After Jeremy Piven won a legal decision saying yes, he may have had mercury poisoning from sushi, the National Fisheries Institute, a seafood industry group, issued a statement. Its crux was this:
Despite the fact that the arbitrator ruled in Piven’s favor, NFI cautions reporters and editors to continue to treat Piven’s statements with skepticism. It is important to note that no peer reviewed medical journal has ever published any evidence of a case of methylmercury poisoning caused by the normal consumption of commercial seafood in the U.S.
Excuse me? Surely they know about Jane Hightower’s work. I suspect this is why they used the term medical journal. Hightower’s work on mercury poisoning was published in Environmental Health Perspectives, which is peer-reviewed. Hightower is a doctor. So what if EHP isn’t a medical journal? This statement, although literally true, is completely misleading. Hightower’s article is here.
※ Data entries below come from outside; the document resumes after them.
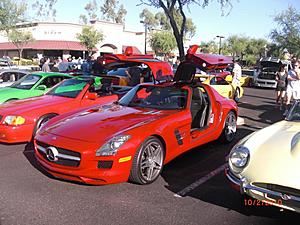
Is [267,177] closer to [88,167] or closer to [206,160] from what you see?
[88,167]

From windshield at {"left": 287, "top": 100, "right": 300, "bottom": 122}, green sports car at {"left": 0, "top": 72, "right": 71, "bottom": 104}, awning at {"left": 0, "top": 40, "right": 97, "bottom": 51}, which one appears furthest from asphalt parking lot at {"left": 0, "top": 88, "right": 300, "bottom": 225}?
awning at {"left": 0, "top": 40, "right": 97, "bottom": 51}

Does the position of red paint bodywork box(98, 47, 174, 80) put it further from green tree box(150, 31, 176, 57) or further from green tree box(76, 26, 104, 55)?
green tree box(150, 31, 176, 57)

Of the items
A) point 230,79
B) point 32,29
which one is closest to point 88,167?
point 230,79


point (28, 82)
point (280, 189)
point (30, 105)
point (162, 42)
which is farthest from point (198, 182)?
point (162, 42)

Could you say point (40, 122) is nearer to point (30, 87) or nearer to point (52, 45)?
point (30, 87)

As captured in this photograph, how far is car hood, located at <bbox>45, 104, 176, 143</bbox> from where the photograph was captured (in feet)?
14.1

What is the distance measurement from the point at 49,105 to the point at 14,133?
2.94ft

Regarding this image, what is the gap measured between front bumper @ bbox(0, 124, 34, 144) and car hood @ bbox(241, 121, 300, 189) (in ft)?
13.8

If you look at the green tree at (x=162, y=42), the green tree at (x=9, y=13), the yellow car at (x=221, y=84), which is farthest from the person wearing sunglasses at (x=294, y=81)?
the green tree at (x=162, y=42)

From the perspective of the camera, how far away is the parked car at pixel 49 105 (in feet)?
20.1

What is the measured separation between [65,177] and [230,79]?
37.9 ft

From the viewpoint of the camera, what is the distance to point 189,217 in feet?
11.7

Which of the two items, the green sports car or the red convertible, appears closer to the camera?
the red convertible

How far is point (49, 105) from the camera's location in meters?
6.64
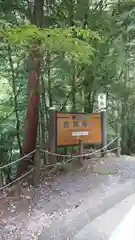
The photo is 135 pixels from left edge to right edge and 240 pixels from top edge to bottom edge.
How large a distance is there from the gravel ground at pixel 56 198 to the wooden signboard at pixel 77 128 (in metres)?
0.59

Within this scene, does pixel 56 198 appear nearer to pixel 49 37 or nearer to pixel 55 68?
pixel 49 37

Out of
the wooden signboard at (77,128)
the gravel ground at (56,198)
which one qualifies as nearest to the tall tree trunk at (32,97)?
the wooden signboard at (77,128)

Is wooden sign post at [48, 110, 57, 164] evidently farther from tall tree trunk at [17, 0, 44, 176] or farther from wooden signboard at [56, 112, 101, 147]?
tall tree trunk at [17, 0, 44, 176]

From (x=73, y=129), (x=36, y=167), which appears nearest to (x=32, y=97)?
(x=73, y=129)

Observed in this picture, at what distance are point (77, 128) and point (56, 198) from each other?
1.75 m

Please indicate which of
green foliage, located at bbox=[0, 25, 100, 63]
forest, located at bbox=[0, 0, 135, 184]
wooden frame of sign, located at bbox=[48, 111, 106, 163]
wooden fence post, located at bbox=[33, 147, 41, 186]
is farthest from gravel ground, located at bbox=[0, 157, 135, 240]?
green foliage, located at bbox=[0, 25, 100, 63]

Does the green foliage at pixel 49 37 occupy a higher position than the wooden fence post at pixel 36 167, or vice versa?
the green foliage at pixel 49 37

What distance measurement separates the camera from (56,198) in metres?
4.19

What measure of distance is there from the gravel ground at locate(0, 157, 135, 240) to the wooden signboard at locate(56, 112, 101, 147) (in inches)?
23.1

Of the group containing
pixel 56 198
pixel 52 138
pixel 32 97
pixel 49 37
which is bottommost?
pixel 56 198

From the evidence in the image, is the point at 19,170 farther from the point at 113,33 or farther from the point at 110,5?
the point at 110,5

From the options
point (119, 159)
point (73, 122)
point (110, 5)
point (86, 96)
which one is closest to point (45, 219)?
point (73, 122)

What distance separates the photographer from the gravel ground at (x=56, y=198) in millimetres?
3467

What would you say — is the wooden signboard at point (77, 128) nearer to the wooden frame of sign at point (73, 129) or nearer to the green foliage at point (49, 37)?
the wooden frame of sign at point (73, 129)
It supports exactly what Piven claims.
Here’s a quote from Hightower:
I think I provided a missing piece of the puzzle: That this [excessive mercury] exposure is coming from fish that we purchase at the grocery stores and restaurants. . . . Some people are eating so much of the commercial, high-mercury fish that they are over the mark for tolerable allowances set by the Environmental Protection Agency, the FDA, the Agency for Toxic Substances and Disease Registry and the World Health Organization.